The Green Township School District is a comprehensive community public school district that serves students in kindergarten through eighth grade from Green Township, in Sussex County, in the U.S. state of New Jersey.

As of the 2023–24 school year, the district, comprised of one school, had an enrollment of 401 students and 42.7 classroom teachers (on an FTE basis), for a student–teacher ratio of 9.4:1.

The district has participated in the Interdistrict Public School Choice Program since its inception in 2013, which allows non-resident students to attend school in the district at no cost to their parents, with tuition covered by the resident district. Available slots are announced annually by grade.

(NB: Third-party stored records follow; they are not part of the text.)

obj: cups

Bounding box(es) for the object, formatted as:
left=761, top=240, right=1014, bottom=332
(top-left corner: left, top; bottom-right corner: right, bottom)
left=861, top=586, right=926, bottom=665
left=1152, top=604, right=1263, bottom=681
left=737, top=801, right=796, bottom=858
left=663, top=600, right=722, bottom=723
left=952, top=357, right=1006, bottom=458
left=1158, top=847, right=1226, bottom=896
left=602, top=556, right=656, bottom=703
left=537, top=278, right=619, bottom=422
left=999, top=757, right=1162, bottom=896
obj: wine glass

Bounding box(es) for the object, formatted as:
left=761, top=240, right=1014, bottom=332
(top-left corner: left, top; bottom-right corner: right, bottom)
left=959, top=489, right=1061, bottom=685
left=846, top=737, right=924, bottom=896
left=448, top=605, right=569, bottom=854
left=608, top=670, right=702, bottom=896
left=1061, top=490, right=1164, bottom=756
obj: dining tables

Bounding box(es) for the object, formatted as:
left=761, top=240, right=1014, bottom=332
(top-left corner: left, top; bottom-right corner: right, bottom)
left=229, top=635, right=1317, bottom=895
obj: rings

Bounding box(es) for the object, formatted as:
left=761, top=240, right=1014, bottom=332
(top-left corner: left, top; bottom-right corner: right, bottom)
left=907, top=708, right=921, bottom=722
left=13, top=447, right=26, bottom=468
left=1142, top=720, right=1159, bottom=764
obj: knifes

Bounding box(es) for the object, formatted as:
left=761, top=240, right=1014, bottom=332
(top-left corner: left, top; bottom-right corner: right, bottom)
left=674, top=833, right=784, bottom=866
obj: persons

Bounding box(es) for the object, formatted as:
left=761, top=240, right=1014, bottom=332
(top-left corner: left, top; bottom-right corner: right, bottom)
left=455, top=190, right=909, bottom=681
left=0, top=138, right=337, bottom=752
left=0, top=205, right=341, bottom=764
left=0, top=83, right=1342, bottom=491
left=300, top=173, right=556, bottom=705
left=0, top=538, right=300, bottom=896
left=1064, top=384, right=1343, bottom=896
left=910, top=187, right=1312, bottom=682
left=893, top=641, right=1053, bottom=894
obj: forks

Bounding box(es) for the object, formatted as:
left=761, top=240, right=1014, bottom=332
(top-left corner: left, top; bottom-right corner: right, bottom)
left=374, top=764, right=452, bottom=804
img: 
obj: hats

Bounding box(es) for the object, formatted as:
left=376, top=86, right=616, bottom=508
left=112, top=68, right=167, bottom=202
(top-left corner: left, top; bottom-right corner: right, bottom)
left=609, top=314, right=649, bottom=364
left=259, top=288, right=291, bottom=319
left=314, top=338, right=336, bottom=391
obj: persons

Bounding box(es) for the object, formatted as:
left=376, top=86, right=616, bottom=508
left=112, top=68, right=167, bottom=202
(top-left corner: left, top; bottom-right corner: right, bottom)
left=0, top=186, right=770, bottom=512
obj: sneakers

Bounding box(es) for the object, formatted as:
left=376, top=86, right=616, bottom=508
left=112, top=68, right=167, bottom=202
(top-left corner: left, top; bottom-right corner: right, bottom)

Public school students in ninth through twelfth grades attend Newton High School in Newton, together with students from Andover Borough and Andover Township, as part of a sending/receiving relationship with the Newton Public School District. As of the 2023–24 school year, the high school had an enrollment of 723 students and 60.0 classroom teachers (on an FTE basis), for a student–teacher ratio of 12.1:1.
==History==
The earliest school in Green Township was established near Huntsville in 1790, and there were four schools in the township by 1902, including in the Tranquility section. A school in Huntsville that had been constructed in 1865 was in the path of the route of the Delaware, Lackawanna and Western Railroad's Lackawanna Cut-off, so the company agreed to arrange for the construction of a new school facility.

The district had been classified by the New Jersey Department of Education as being in District Factor Group "I", the second-highest of eight groupings. District Factor Groups organize districts statewide to allow comparison by common socioeconomic characteristics of the local districts. From lowest socioeconomic status to highest, the categories are A, B, CD, DE, FG, GH, I and J.

==School==
As of the 2023–24 school year, Green Hills School has an enrollment of 398 students in grades K–8.
- Jon Paul Bollette, principal

==Administration==
Core members of the district's administration are:
- Jennifer Cenatiempo, superintendent
- Karen Constantino, business administrator and board secretary

==Board of education==
The district's board of education, comprised of nine members, sets policy and oversees the fiscal and educational operation of the district through its administration. As a Type II school district, the board's trustees are elected directly by voters to serve three-year terms of office on a staggered basis, with three seats up for election each year held (since 2013) as part of the November general election. The board appoints a superintendent to oversee the district's day-to-day operations and a business administrator to supervise the business functions of the district.